Oh, yeah. I mean, I definitely heard it being called for. And I even talked to reconnaissance scouts after the siege, and they said they had actually called for it.
Yeah, they probably called for all sorts of rounds; smoke, illum, HE, Airburst, and cluster munitions. This isn't news. They actually called for it... no kidding.
The Pentagon spokesperson says that they use this for concealment, or some sources say they use it for illumination.
The Pentagon Spokesperson is right. They do use it for concealment. Are you implying otherwise? Some sources say it is used for illumination. Those sources are wrong. Some sources call it a chemical weapon. They too are wrong.
But, I mean, I think that's ridiculous, because we would use — just based on my training as a reconnaissance scout myself, we would use illumination separately, as it’s on exclusive ground.
His own training as a reconnaissance scout? What MOS is that? This guy was a Cav Scout? When and where was he trained as a reconnaissance scout? He's right that illumination rounds are different from what are commonly referred to as WP. More on this later.
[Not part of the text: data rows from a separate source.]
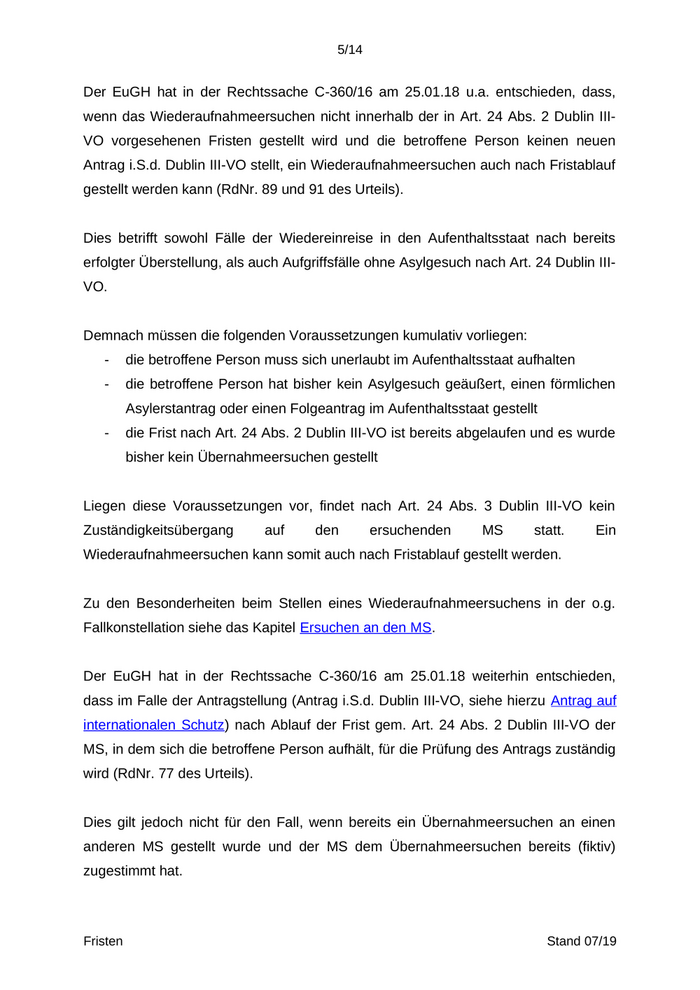 5/14

Der EuGH hat in der Rechtssache C-360/16 am 25.01.18 u.a. entschieden, dass, wenn das Wiederaufnahmeersuchen nicht innerhalb der in Art. 24 Abs. 2 Dublin III-VO vorgesehenen Fristen gestellt wird und die betroffene Person keinen neuen Antrag i.S.d. Dublin III-VO stellt, ein Wiederaufnahmeersuchen auch nach Fristablauf gestellt werden kann (RdNr. 89 und 91 des Urteils).

Dies betrifft sowohl Fälle der Wiedereinreise in den Aufenthaltsstaat nach bereits erfolgter Überstellung, als auch Aufgriffsfälle ohne Asylgesuch nach Art. 24 Dublin III-VO.

Demnach müssen die folgenden Voraussetzungen kumulativ vorliegen:
- die betroffene Person muss sich unerlaubt im Aufenthaltsstaat aufhalten
- die betroffene Person hat bisher kein Asylgesuch geäußert, einen förmlichen Asylerstantrag oder einen Folgeantrag im Aufenthaltsstaat gestellt
- die Frist nach Art. 24 Abs. 2 Dublin III-VO ist bereits abgelaufen und es wurde bisher kein Übernahmeersuchen gestellt

Liegen diese Voraussetzungen vor, findet nach Art. 24 Abs. 3 Dublin III-VO kein Zuständigkeitsübergang auf den ersuchenden MS statt. Ein Wiederaufnahmeersuchen kann somit auch nach Fristablauf gestellt werden.

Zu den Besonderheiten beim Stellen eines Wiederaufnahmeersuchens in der o.g. Fallkonstellation siehe das Kapitel Ersuchen an den MS.

Der EuGH hat in der Rechtssache C-360/16 am 25.01.18 weiterhin entschieden, dass im Falle der Antragstellung (Antrag i.S.d. Dublin III-VO, siehe hierzu Antrag auf internationalen Schutz) nach Ablauf der Frist gem. Art. 24 Abs. 2 Dublin III-VO der MS, in dem sich die betroffene Person aufhält, für die Prüfung des Antrags zuständig wird (RdNr. 77 des Urteils).

Dies gilt jedoch nicht für den Fall, wenn bereits ein Übernahmeersuchen an einen anderen MS gestellt wurde und der MS dem Übernahmeersuchen bereits (fiktiv) zugestimmt hat.

Fristen

Stand 07/19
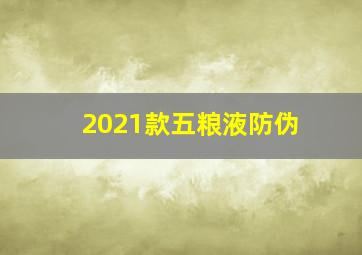 2021款五粮液防伪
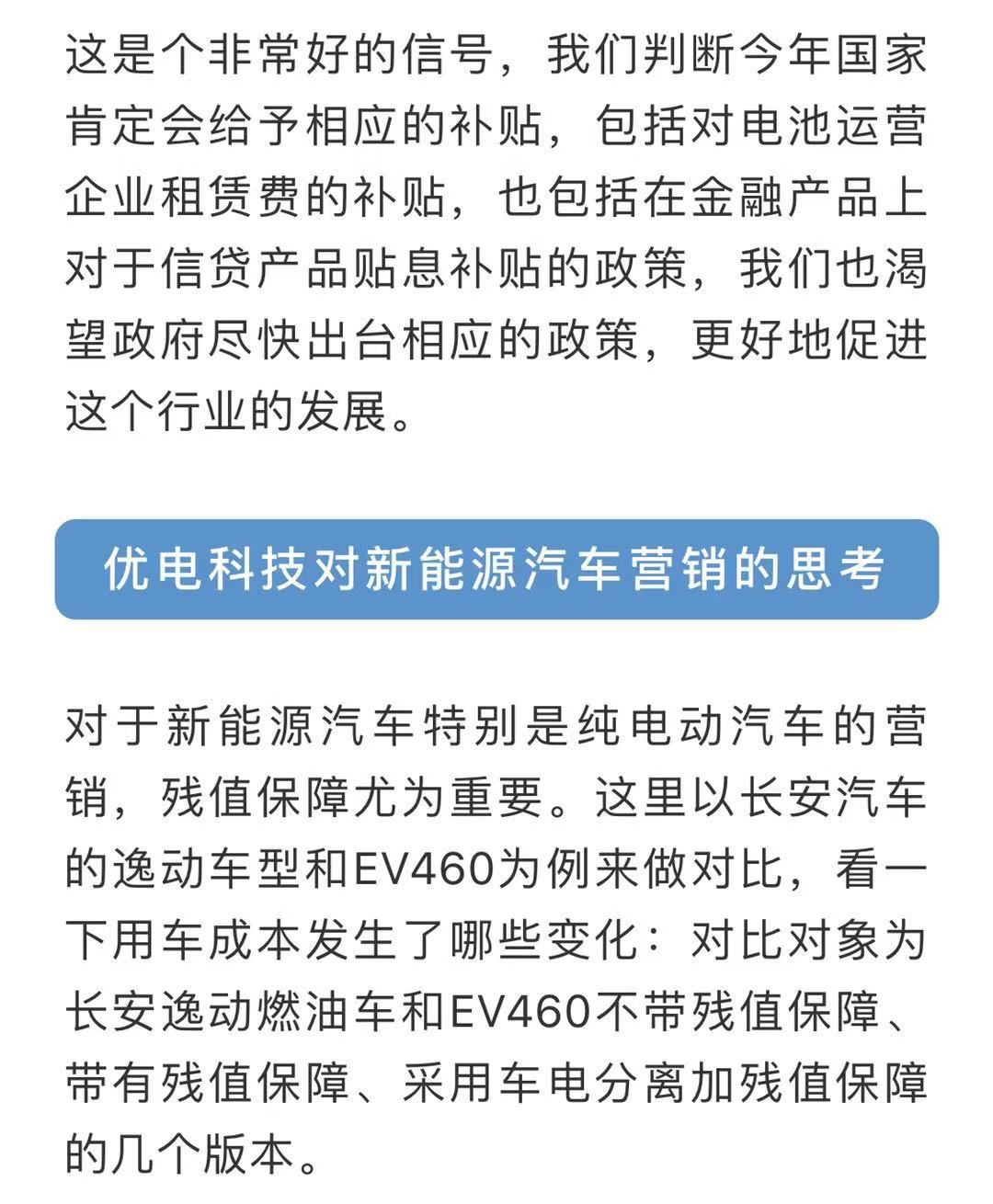 这是个非常好的信号，我们判断今年国家肯定会给予相应的补贴，包括对电池运营企业租赁费的补贴，也包括在金融产品上对于信贷产品贴息补贴的政策，我们也渴望政府尽快出台相应的政策，更好地促进这个行业的发展。

优电科技对新能源汽车营销的思考

对于新能源汽车特别是纯电动汽车的营销，残值保障尤为重要。这里以长安汽车的逸动车型和EV460为例来做对比，看一下用车成本发生了哪些变化：对比对象为长安逸动燃油车和EV460不带残值保障、带有残值保障、采用车电分离加残值保障的几个版本。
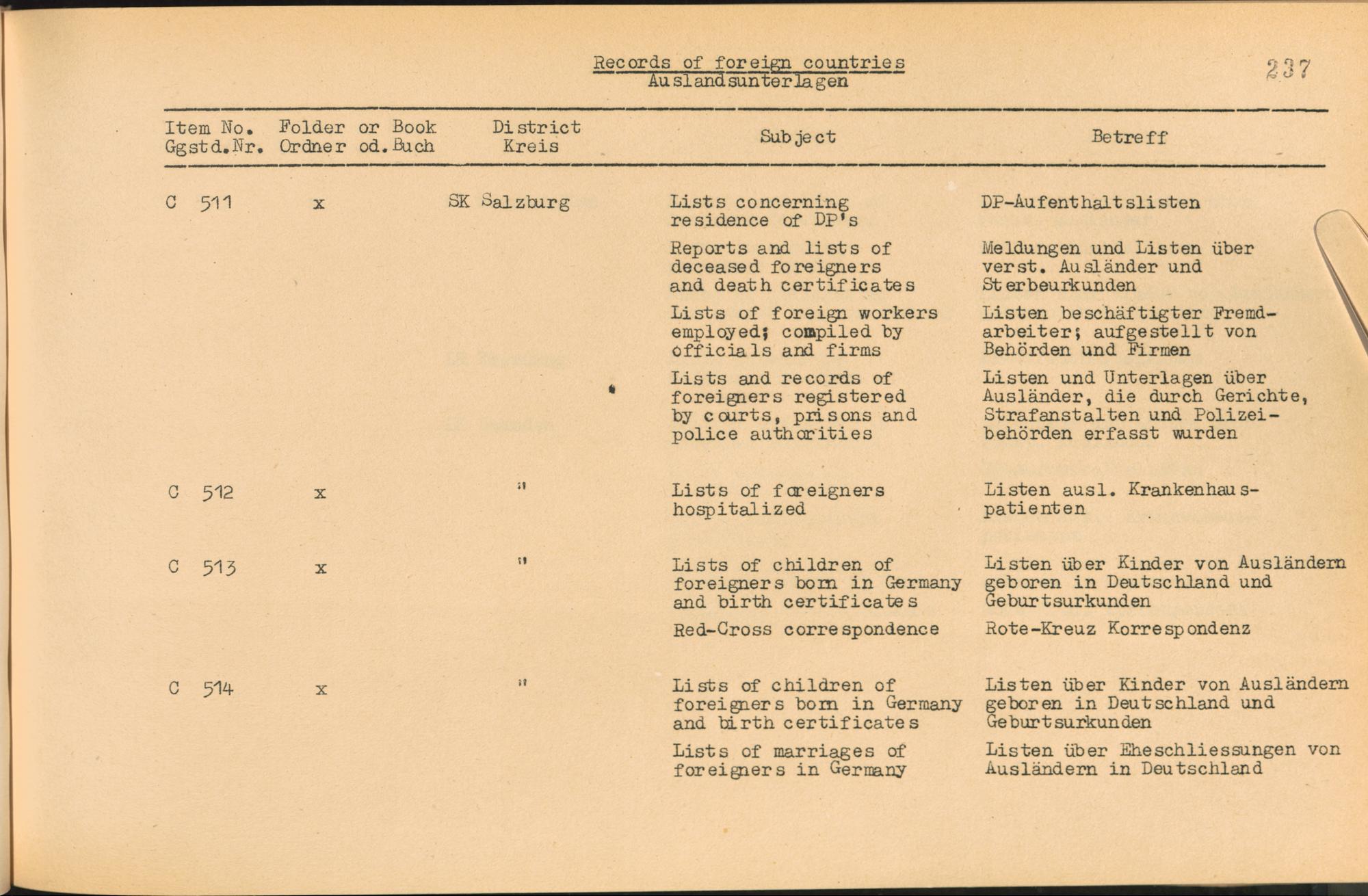 Records of foreign countries
Auslandsunterlagen

237

| Item No. Ggstd.Nr. | Folder or Book Ordner od. Buch | District Kreis | Subject | Betreff |
|---|---|---|---|---|
| C 511 | x | SK Salzburg | Lists concerning residence of DP's | DP-Aufenthaltslisten |
| | | | Reports and lists of deceased foreigners and death certificates | Meldungen und Listen über verst. Ausländer und Sterbeurkunden |
| | | | Lists of foreign workers employed; compiled by officials and firms | Listen beschäftigter Fremdarbeiter; aufgestellt von Behörden und Firmen |
| | | | Lists and records of foreigners registered by courts, prisons and police authorities | Listen und Unterlagen über Ausländer, die durch Gerichte, Strafanstalten und Polizeibehörden erfasst wurden |
| C 512 | x | " | Lists of foreigners hospitalized | Listen ausl. Krankenhauspatienten |
| C 513 | x | " | Lists of children of foreigners born in Germany and birth certificates | Listen über Kinder von Ausländern geboren in Deutschland und Geburtsurkunden |
| | | | Red-Cross correspondence | Rote-Kreuz Korrespondenz |
| C 514 | x | " | Lists of children of foreigners born in Germany and birth certificates | Listen über Kinder von Ausländern geboren in Deutschland und Geburtsurkunden |
| | | | Lists of marriages of foreigners in Germany | Listen über Eheschliessungen von Ausländern in Deutschland |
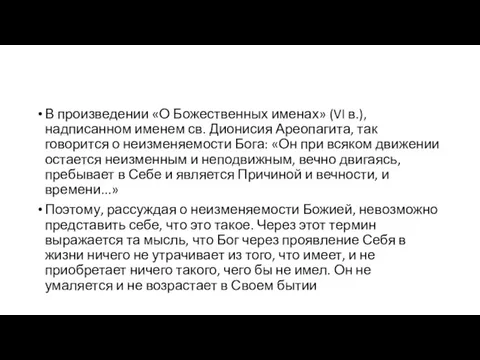 • В произведении «О Божественных именах» (VI в.), надписанном именем св. Дионисия Ареопагита, так говорится о неизменяемости Бога: «Он при всяком движении остается неизменным и неподвижным, вечно двигаясь, пребывает в Себе и является Причиной и вечности, и времени...»

• Поэтому, рассуждая о неизменяемости Божией, невозможно представить себе, что это такое. Через этот термин выражается та мысль, что Бог через проявление Себя в жизни ничего не утрачивает из того, что имеет, и не приобретает ничего такого, чего бы не имел. Он не умаляется и не возрастает в Своем бытии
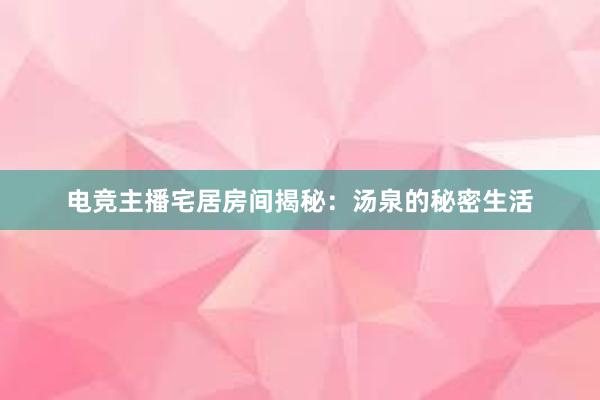 电竞主播宅居房间揭秘：汤泉的秘密生活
Since my training, we were taught that white phosphorus is used for troops out in the open or to destroy equipment and that it burns and that the only way to prevent the burning is to douse it with wet mud.
Yep. I can't argue with this. He seems to think that it's up for debate whether getting hit with white phosphorus is a dangerous proposition.
To me, it's definitely a chemical weapon in the fact that it burns, and it burns indiscriminately.
Well, actually the fact that something burns ISN'T the definition of a chemical weapon. It's the definition of an incendiary device. Gasoline burns, so does diesel fuel. Are molotov cocktails chemical weapons? Also, what DOESN'T burn indiscriminately? We discriminate on what we fire the stuff AT, but the munitions, of course, don't discriminate any more than HE rounds do.
So, I mean, even if the Geneva Protocol says it's illegal, I don't see how we're able to use it and then say that it's used for our own cover or illumination, when it actually could hurt our own troops.
Well, first of all, the Geneva Protocol might say it's illegal. They can call landmines, bullets, bombs or whatever 'illegal.' Unless our nation has signed on, we aren't violating any laws. Secondly, the fact that he doesn't know how these rounds could be used for our own cover shows how little he knows about the rounds. They put off smoke. Lots of smoke. They don't put off as much as HC rounds, but they put off smoke. Just because you wouldn't fire the rounds onto your own position, doesn't mean you wouldn't use it for concealment. You might fire it between an enemy position and your own, or fire it ON an enemy position where it will hinder their view and hopefully kill some of them.
So I just think that, from the very top, the big problem with this war is that from the very top to the lowest level soldier, everyone's being lied to.
Well, now we know where he's coming from with his criticism. It's all a lie. Only HE knows the truth. Wonder which side of the political divide he's on?
And then the news gets gentrified by the mass media to make it sound like, ‘Oh, well, white phosphorus is a good weapon that we can use to help spot targets,’ when it's actually designed to burn its victims.
Money quote. This guy doesn't even understand the difference between spotting rounds and illumination. He manages to sound arrogant about how ignorant the mass media is while displaying his own ignorance. He seems to think that "spotting targets" means allowing us to see them rather than trying to mark them. He doesn't even understand that when you are spotting targets you ARE TRYING to kill them. You spot a target by putting smoke or some other marking signal upon it so that others can blast the shit out of it. "We can use it to help spot targets" shows this guy knows nothing about what he's talking.
I must admit that several things confused me about this thing. The first was the State Department, talking about things they are less knowlegable than SPC Englehart.
The State Department, in response, initially denied that U.S. troops had used white phosphorous against enemy forces. "They were fired into the air to illuminate enemy positions at night, not at enemy fighters."This made absolutely no sense to me. WP rounds aren't fired into the air to illuminate enemy positions. Like Dave at Garfield Ridge wrote, "Stay in your lanes."